■ **Tasks**:
(a) Answer these from the passage on the Middle East and the Western powers:
(i) Which four European empires had taken in almost the entire Muslim world by the early twentieth century?
(ii) On what date was the leader of the rebels who seized the Great Mosque in Mecca executed?
(iii) For how many days were the American hostages taken in Teheran held?
(b) In the passage on the Middle East and the Western powers, begin at the words "By the early" and stop after "the Soviet Union.". Write that stretch out again, swapping "Germany" for "Nazi Germany".

By the early twentieth century—although a precarious independence was retained by Turkey and Iran and by some remoter countries like Afghanistan, which at that time did not seem worth the trouble of invading—almost the entire Muslim world had been incorporated into the four European empires of Britain, France, Russia, and the Netherlands. Middle Eastern governments and factions were forced to learn how to play these mighty rivals off against one another. For a time, they played the game with some success. Since the Western allies—Britain and France and then the United States—effectively dominated the region, Middle Eastern resisters naturally looked to those allies' enemies for support. In the Second World War, they turned to Germany; in the Cold War, to the Soviet Union.

And then came the collapse of the Soviet Union, which left the United States as the sole world superpower. The era of Middle Eastern history that had been inaugurated by Napoleon and Nelson was ended by Gorbachev and the elder George Bush. At first, it seemed that the era of imperial rivalry had ended with the withdrawal of both competitors: the Soviet Union couldn't play the imperial role, and the United States wouldn't. But most Middle Easterners didn't see it that way. For them, this was simply a new phase in the old imperial game, with America as the latest in a succession of Western imperial overlords, except that this overlord had no rival—no Hitler or Stalin—whom they could use either to damage or to influence the West. In the absence of such a patron, Middle Easterners found themselves obliged to mobilize their own force of resistance. Al Qaeda—its leaders, its sponsors, its financiers—is one such force.

"The Great Satan"

America's new role—and the Middle East's perception of it—was vividly illustrated by an incident in Pakistan in 1979. On November 20th, a band of a thousand Muslim religious radicals seized the Great Mosque in Mecca and held it for a time against the Saudi security forces. Their declared aim was to "purify Islam" and liberate the holy land of Arabia from the royal "clique of infidels" and the corrupt religious leaders who supported them. Their leader, in speeches played from loudspeakers, denounced Westerners as the destroyers of fundamental Islamic values and the Saudi government as their accomplices. He called for a return to the old Islamic traditions of "justice and equality." After some hard fighting, the rebels were suppressed. Their leader was executed on January 9, 1980, along with sixty-two of his followers, among them Egyptians, Kuwaitis, Yemenis, and citizens of other Arab countries.

Meanwhile, a demonstration in support of the rebels took place in the Pakistani capital, Islamabad. A rumor had circulated—endorsed by Ayatollah Khomeini, who was then in the process of establishing himself as the revolutionary leader in Iran—that American troops had been involved in the clashes in Mecca. The American Embassy was attacked by a crowd of Muslim demonstrators, and two Americans and two Pakistani employees were killed. Why had Khomeini stood by a report that was not only false but wildly improbable?

These events took place within the context of the Iranian revolution of 1979. On November 4th, the United States Embassy in Teheran had been seized, and fifty-two Americans were taken hostage; those hostages were then held for four hundred and forty-four days, until their release on January 20, 1981. The motives for this, baffling to many at the time, have become clearer since, thanks to subsequent statements and revelations from the hostage-takers and others. It is now apparent that the hostage crisis occurred not because relations between Iran and the United States were deteriorating but because they were improving. In the fall of 1979, the relatively moderate Iranian Prime Minister, Mehdi Bazargan, had arranged to meet with the American national-security adviser, Zbigniew Brzezinski, under the aegis of the Algerian government. The two men met on November 1st, and were reported to have been photographed shaking hands. There seemed to be a real possibility—in the eyes of the radicals, a real danger—that there might be some accommodation between the two countries. Protesters seized the Embassy and took the American diplomats hostage in order to destroy any hope of further dialogue.

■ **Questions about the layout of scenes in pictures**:

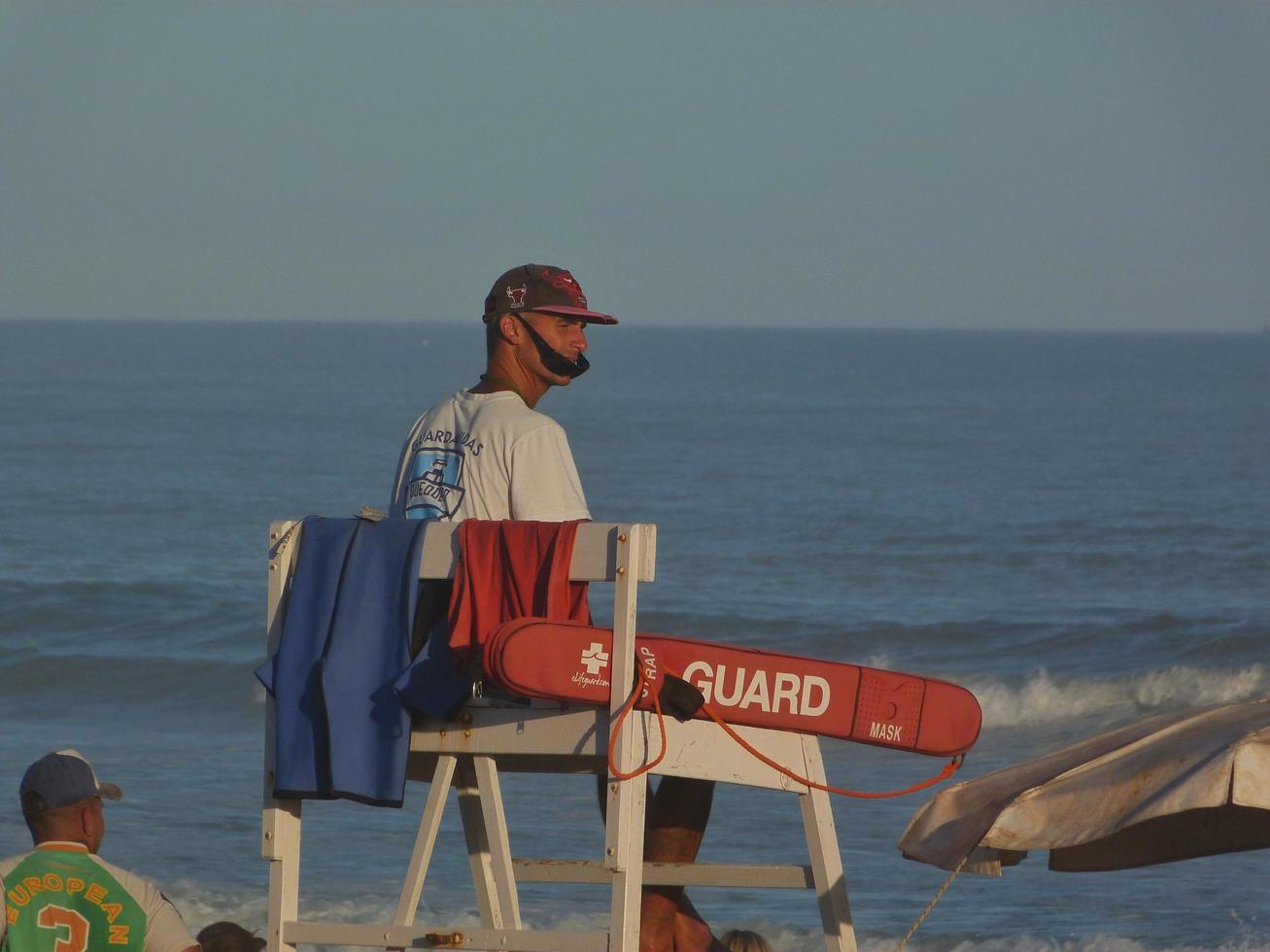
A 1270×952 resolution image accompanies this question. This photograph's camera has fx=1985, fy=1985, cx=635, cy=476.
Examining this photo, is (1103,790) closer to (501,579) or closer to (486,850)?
(501,579)

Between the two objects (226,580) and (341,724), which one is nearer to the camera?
(341,724)

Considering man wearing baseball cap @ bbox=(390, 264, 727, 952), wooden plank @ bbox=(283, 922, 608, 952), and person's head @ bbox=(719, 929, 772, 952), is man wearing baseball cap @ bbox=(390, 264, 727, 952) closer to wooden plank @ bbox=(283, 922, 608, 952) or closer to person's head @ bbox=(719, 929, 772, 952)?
person's head @ bbox=(719, 929, 772, 952)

■ **Responses to the exercise**:
(a)
(i) Britain, France, Russia, and the Netherlands.
(ii) January 9, 1980.
(iii) Four hundred and forty-four days.

(b)
By the early twentieth century—although a precarious independence was retained by Turkey and Iran and by some remoter countries like Afghanistan, which at that time did not seem worth the trouble of invading—almost the entire Muslim world had been incorporated into the four European empires of Britain, France, Russia, and the Netherlands. Middle Eastern governments and factions were forced to learn how to play these mighty rivals off against one another. For a time, they played the game with some success. Since the Western allies—Britain and France and then the United States—effectively dominated the region, Middle Eastern resisters naturally looked to those allies' enemies for support. In the Second World War, they turned to Nazi Germany; in the Cold War, to the Soviet Union.